## DIRECTIONS FOR THIS TASK:
Render every line of the entries below as a numbered list, skipping any blank lines.

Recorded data

-- Start --

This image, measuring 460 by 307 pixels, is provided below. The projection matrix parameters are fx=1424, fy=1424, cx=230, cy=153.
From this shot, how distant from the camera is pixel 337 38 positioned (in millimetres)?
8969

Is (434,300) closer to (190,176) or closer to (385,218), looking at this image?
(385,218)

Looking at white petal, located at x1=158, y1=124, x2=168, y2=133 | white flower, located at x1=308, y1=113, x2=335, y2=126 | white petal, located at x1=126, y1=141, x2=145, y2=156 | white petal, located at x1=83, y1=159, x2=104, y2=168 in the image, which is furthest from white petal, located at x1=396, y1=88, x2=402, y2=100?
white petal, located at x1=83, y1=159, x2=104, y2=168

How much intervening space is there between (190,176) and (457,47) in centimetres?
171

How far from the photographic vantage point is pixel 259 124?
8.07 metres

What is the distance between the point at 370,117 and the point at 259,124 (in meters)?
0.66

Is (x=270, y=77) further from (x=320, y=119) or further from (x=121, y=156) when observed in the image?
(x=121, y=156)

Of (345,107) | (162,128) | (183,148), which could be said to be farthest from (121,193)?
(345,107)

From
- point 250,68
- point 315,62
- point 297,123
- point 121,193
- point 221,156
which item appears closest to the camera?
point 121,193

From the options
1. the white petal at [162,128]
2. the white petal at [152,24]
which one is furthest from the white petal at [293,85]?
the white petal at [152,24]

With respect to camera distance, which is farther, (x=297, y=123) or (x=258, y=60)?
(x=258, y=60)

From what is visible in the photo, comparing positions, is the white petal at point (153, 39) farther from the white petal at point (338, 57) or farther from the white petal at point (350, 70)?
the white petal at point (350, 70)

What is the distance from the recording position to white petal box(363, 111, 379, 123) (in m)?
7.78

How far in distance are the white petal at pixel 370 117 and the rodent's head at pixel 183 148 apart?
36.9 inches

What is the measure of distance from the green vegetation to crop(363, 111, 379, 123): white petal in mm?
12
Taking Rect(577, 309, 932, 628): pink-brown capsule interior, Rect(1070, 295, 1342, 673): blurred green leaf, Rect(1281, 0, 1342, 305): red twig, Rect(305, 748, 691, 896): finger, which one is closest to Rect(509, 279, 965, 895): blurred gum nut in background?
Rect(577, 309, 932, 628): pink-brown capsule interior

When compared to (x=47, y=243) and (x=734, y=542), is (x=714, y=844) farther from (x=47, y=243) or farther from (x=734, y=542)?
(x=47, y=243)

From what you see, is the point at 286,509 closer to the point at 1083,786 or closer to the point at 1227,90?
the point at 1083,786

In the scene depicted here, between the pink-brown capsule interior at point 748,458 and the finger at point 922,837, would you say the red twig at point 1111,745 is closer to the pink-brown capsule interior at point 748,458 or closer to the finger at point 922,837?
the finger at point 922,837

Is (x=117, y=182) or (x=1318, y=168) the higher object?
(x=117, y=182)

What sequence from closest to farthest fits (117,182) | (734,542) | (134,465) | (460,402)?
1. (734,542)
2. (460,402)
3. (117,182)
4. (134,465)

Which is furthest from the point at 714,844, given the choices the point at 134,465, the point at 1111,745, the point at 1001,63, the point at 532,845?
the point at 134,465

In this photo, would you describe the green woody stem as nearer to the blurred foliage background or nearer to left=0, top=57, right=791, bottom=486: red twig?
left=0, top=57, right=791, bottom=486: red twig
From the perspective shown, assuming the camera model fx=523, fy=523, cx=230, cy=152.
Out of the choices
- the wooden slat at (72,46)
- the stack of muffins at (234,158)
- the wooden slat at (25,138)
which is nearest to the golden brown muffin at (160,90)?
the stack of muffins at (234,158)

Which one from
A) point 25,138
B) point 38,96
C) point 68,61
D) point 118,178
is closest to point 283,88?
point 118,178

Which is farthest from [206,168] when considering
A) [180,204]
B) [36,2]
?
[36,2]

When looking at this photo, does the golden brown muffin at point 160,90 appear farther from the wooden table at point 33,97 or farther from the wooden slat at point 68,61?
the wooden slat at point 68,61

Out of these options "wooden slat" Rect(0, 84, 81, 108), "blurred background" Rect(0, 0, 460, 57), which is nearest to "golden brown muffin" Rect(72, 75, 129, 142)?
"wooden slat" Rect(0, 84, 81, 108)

-- End --

## OUTPUT OF THE TASK:
1. This image, measuring 460 by 307 pixels, is provided below. The projection matrix parameters are fx=1424, fy=1424, cx=230, cy=153.
2. From this shot, how distant from the camera is pixel 337 38 positioned (in millimetres)?
3. 8969
4. Is (434,300) closer to (190,176) or closer to (385,218), looking at this image?
5. (385,218)
6. Looking at white petal, located at x1=158, y1=124, x2=168, y2=133 | white flower, located at x1=308, y1=113, x2=335, y2=126 | white petal, located at x1=126, y1=141, x2=145, y2=156 | white petal, located at x1=83, y1=159, x2=104, y2=168 in the image, which is furthest from white petal, located at x1=396, y1=88, x2=402, y2=100?
7. white petal, located at x1=83, y1=159, x2=104, y2=168
8. How much intervening space is there between (190,176) and (457,47) in centimetres?
9. 171
10. How far from the photographic vantage point is pixel 259 124?
11. 8.07 metres
12. What is the distance between the point at 370,117 and the point at 259,124 (in meters)?
13. 0.66
14. Is (x=270, y=77) further from (x=320, y=119) or further from (x=121, y=156) when observed in the image?
15. (x=121, y=156)
16. Of (345,107) | (162,128) | (183,148), which could be said to be farthest from (121,193)?
17. (345,107)
18. From
19. - point 250,68
20. - point 315,62
21. - point 297,123
22. - point 121,193
23. - point 221,156
24. which item appears closest to the camera?
25. point 121,193
26. From the options
27. 1. the white petal at [162,128]
28. 2. the white petal at [152,24]
29. which one is furthest from the white petal at [293,85]?
30. the white petal at [152,24]
31. With respect to camera distance, which is farther, (x=297, y=123) or (x=258, y=60)?
32. (x=258, y=60)
33. From what is visible in the photo, comparing positions, is the white petal at point (153, 39) farther from the white petal at point (338, 57) or farther from the white petal at point (350, 70)?
34. the white petal at point (350, 70)
35. What is the distance from the recording position to white petal box(363, 111, 379, 123) (in m)?
36. 7.78
37. How far in distance are the white petal at pixel 370 117 and the rodent's head at pixel 183 148 apart?
38. 36.9 inches
39. What is the measure of distance from the green vegetation to crop(363, 111, 379, 123): white petal in mm?
40. 12
41. Taking Rect(577, 309, 932, 628): pink-brown capsule interior, Rect(1070, 295, 1342, 673): blurred green leaf, Rect(1281, 0, 1342, 305): red twig, Rect(305, 748, 691, 896): finger, which one is closest to Rect(509, 279, 965, 895): blurred gum nut in background?
42. Rect(577, 309, 932, 628): pink-brown capsule interior
43. When compared to (x=47, y=243) and (x=734, y=542), is (x=714, y=844) farther from (x=47, y=243) or farther from (x=734, y=542)?
44. (x=47, y=243)
45. From what you see, is the point at 286,509 closer to the point at 1083,786 or closer to the point at 1227,90?
46. the point at 1083,786
47. In the scene depicted here, between the pink-brown capsule interior at point 748,458 and the finger at point 922,837, would you say the red twig at point 1111,745 is closer to the pink-brown capsule interior at point 748,458 or closer to the finger at point 922,837?
48. the finger at point 922,837
49. Is (x=117, y=182) or (x=1318, y=168) the higher object?
50. (x=117, y=182)
51. What sequence from closest to farthest fits (117,182) | (734,542) | (134,465) | (460,402)?
52. 1. (734,542)
53. 2. (460,402)
54. 3. (117,182)
55. 4. (134,465)
56. Which is furthest from the point at 714,844, given the choices the point at 134,465, the point at 1111,745, the point at 1001,63, the point at 532,845?
57. the point at 134,465
58. In this photo, would you describe the green woody stem as nearer to the blurred foliage background or nearer to left=0, top=57, right=791, bottom=486: red twig?
59. left=0, top=57, right=791, bottom=486: red twig
60. From the perspective shown, assuming the camera model fx=523, fy=523, cx=230, cy=152.
61. Out of the choices
62. - the wooden slat at (72,46)
63. - the stack of muffins at (234,158)
64. - the wooden slat at (25,138)
65. which is nearest to the golden brown muffin at (160,90)?
66. the stack of muffins at (234,158)
67. Which one from
68. A) point 25,138
69. B) point 38,96
70. C) point 68,61
71. D) point 118,178
72. is closest to point 283,88?
73. point 118,178
74. Which is farthest from [206,168] when considering
75. A) [180,204]
76. B) [36,2]
77. ?
78. [36,2]
79. When looking at this photo, does the golden brown muffin at point 160,90 appear farther from the wooden table at point 33,97 or farther from the wooden slat at point 68,61?
80. the wooden slat at point 68,61
81. Out of these options "wooden slat" Rect(0, 84, 81, 108), "blurred background" Rect(0, 0, 460, 57), which is nearest to "golden brown muffin" Rect(72, 75, 129, 142)?
82. "wooden slat" Rect(0, 84, 81, 108)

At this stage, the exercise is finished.